BEGIN

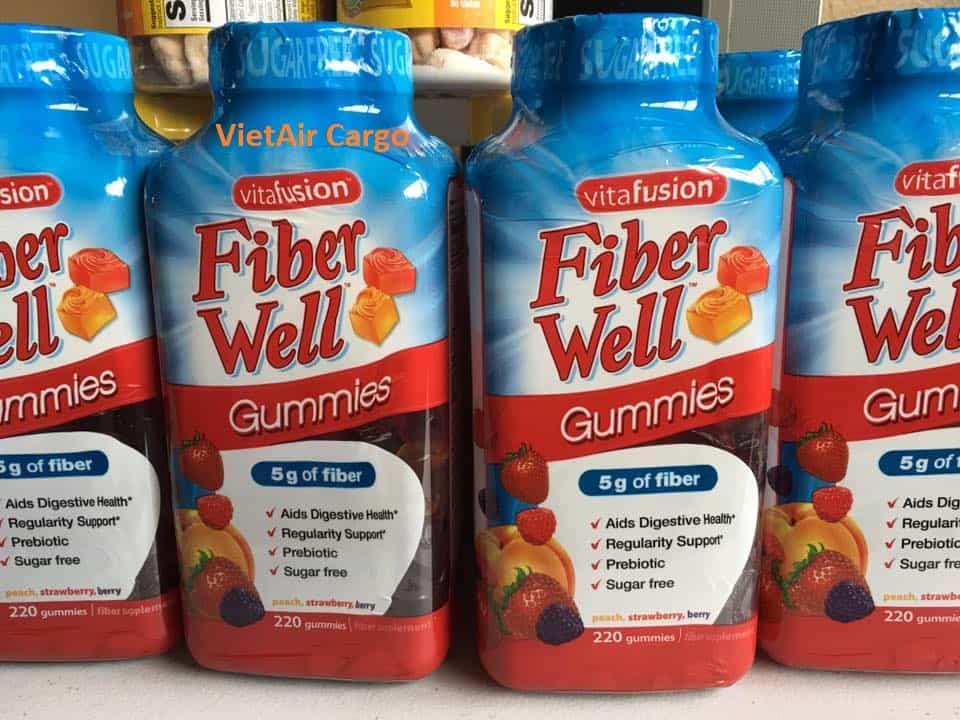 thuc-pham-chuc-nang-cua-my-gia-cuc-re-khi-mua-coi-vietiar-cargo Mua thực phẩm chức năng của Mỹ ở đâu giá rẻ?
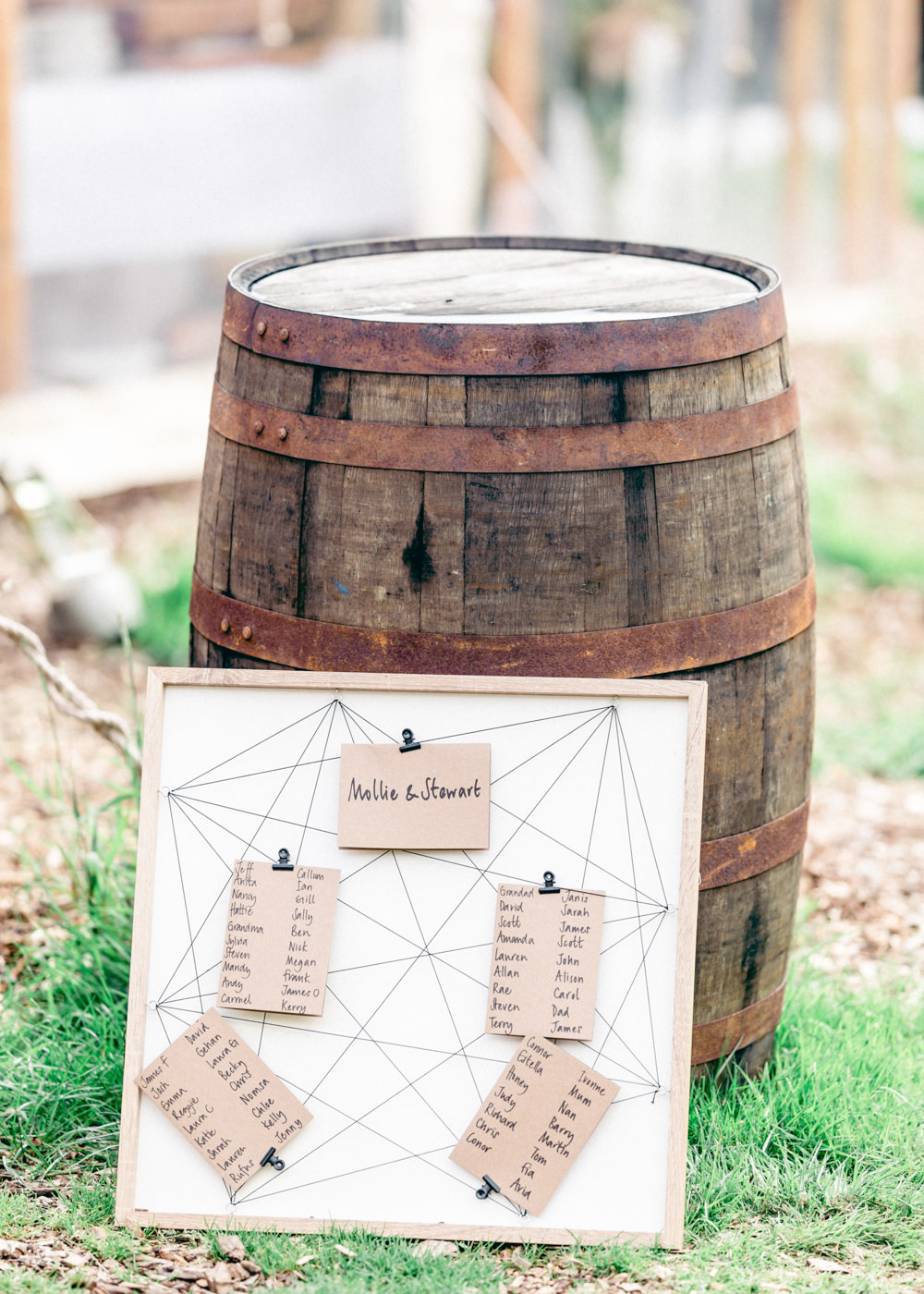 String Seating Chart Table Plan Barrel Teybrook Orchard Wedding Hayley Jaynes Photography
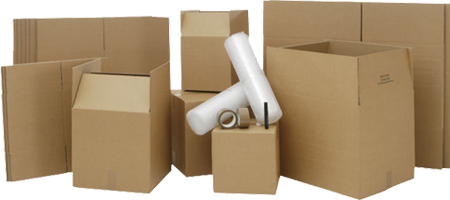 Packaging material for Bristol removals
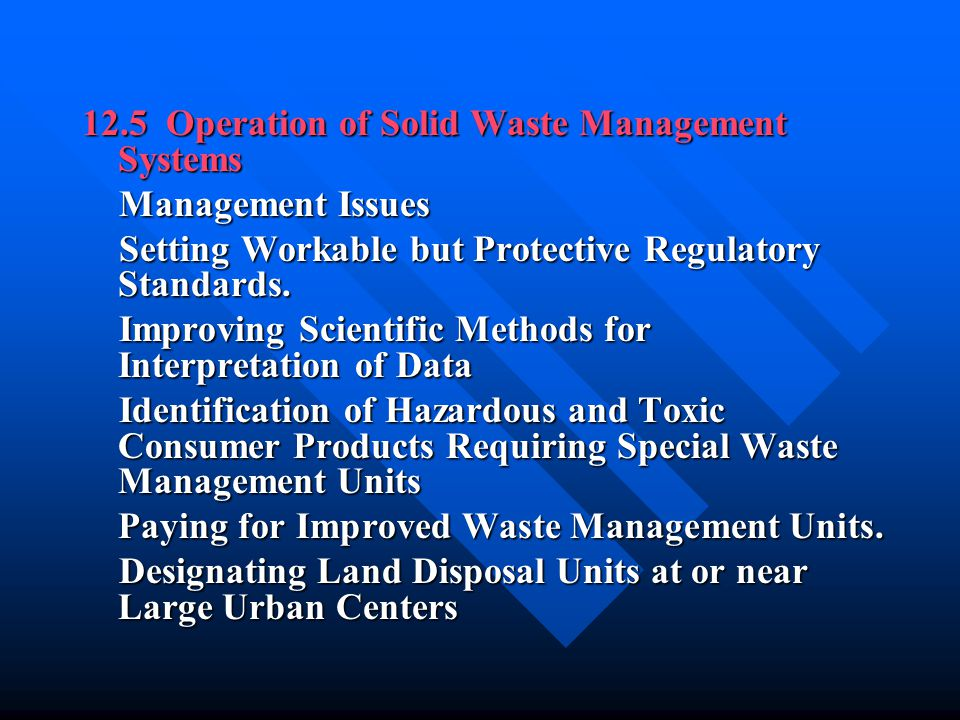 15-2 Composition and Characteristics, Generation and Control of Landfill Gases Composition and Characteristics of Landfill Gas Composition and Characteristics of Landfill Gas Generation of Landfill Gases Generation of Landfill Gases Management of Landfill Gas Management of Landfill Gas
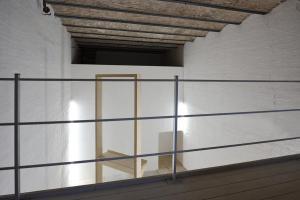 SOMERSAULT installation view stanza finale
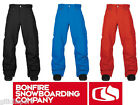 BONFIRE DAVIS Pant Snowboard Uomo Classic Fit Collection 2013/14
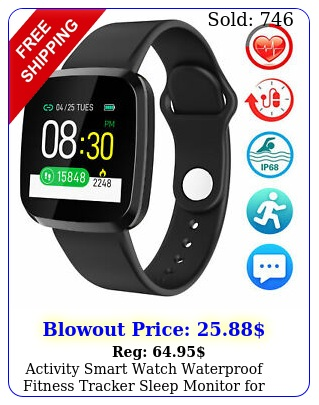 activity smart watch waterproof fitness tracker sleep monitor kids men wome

END
BEGIN

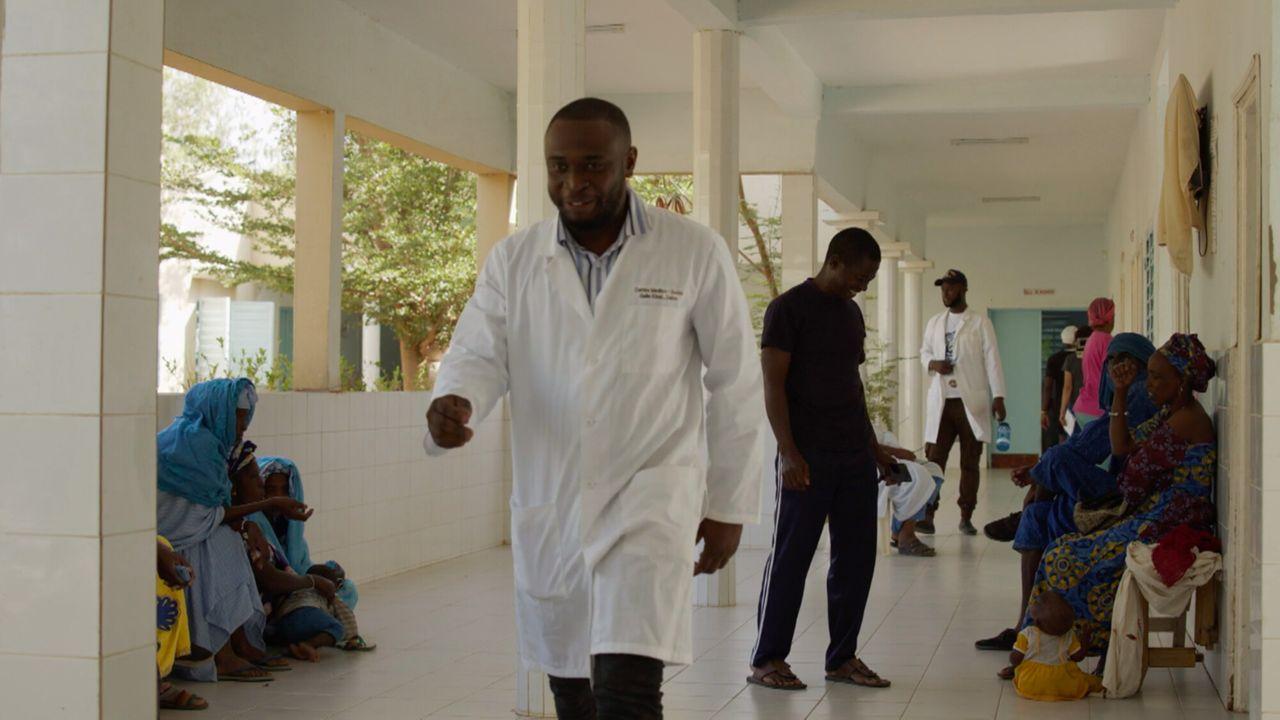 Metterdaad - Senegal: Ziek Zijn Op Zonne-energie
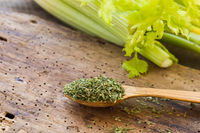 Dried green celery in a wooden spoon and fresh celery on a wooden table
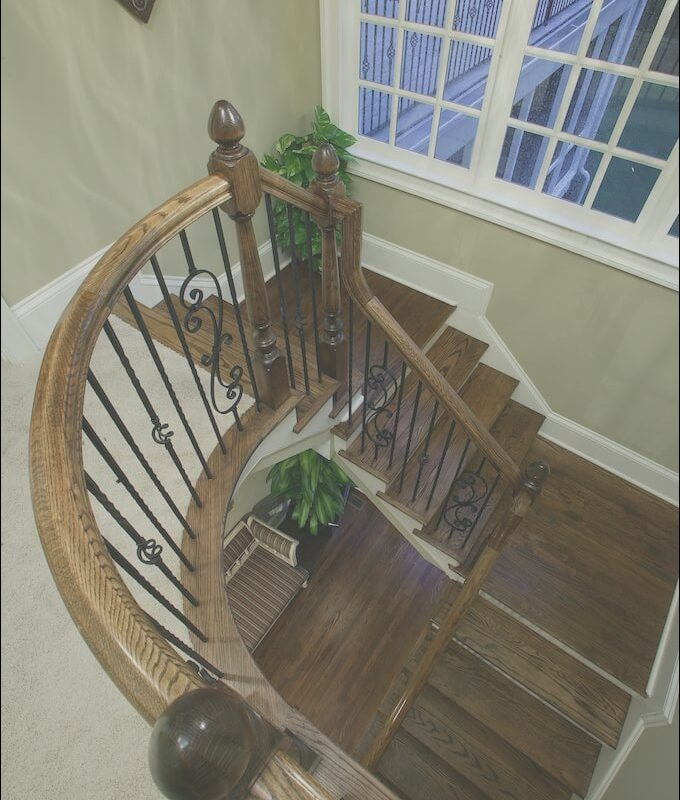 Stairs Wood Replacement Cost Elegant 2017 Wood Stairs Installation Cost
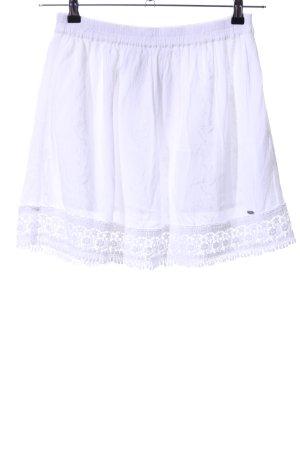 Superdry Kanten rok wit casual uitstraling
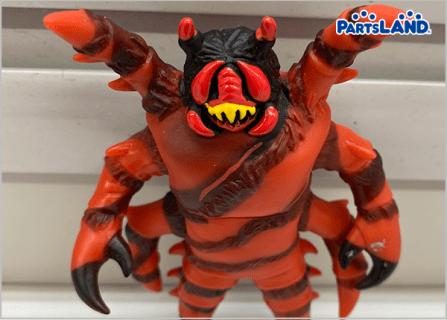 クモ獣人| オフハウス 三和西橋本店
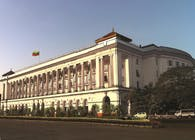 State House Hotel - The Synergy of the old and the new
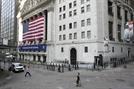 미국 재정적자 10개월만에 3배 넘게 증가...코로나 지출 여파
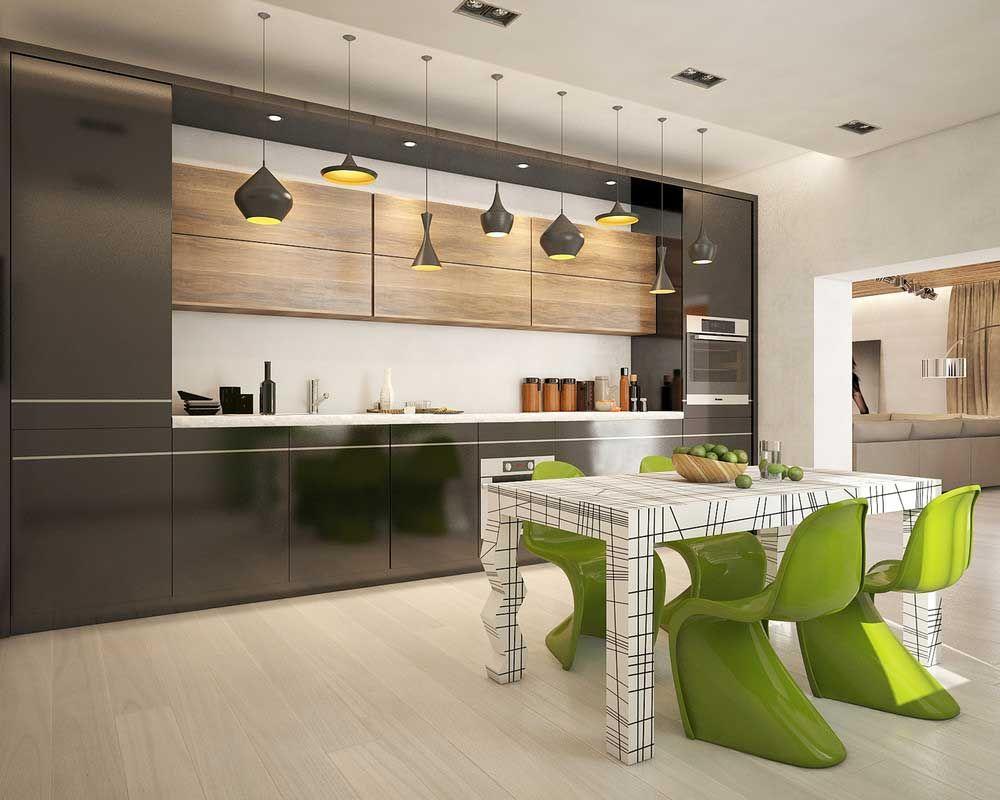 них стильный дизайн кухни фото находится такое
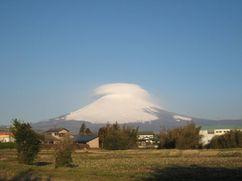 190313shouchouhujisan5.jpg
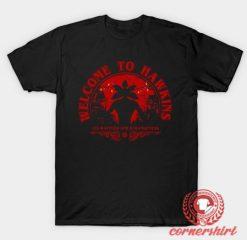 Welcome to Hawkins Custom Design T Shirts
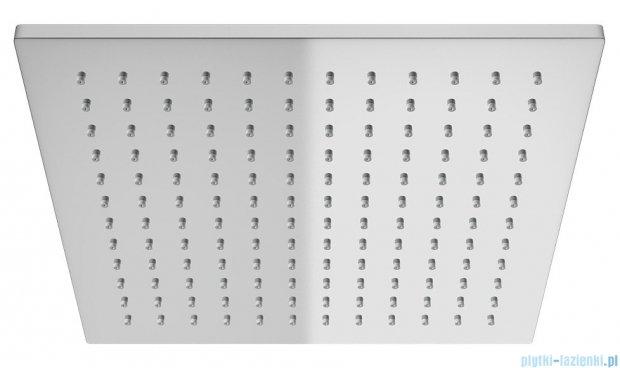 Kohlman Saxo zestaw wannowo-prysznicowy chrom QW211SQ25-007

END

The data above holds the lines to copy: start at the one with "Metterdaad - Senegal: Ziek", stop at the one with "Kohlman Saxo zestaw", include both, copy them exactly without pictures, and copy nothing else.

### Finished exercise
 Metterdaad - Senegal: Ziek Zijn Op Zonne-energie
 Dried green celery in a wooden spoon and fresh celery on a wooden table
 Stairs Wood Replacement Cost Elegant 2017 Wood Stairs Installation Cost
 Superdry Kanten rok wit casual uitstraling
 クモ獣人| オフハウス 三和西橋本店
 State House Hotel - The Synergy of the old and the new
 미국 재정적자 10개월만에 3배 넘게 증가...코로나 지출 여파
 них стильный дизайн кухни фото находится такое
 190313shouchouhujisan5.jpg
 Welcome to Hawkins Custom Design T Shirts
 Kohlman Saxo zestaw wannowo-prysznicowy chrom QW211SQ25-007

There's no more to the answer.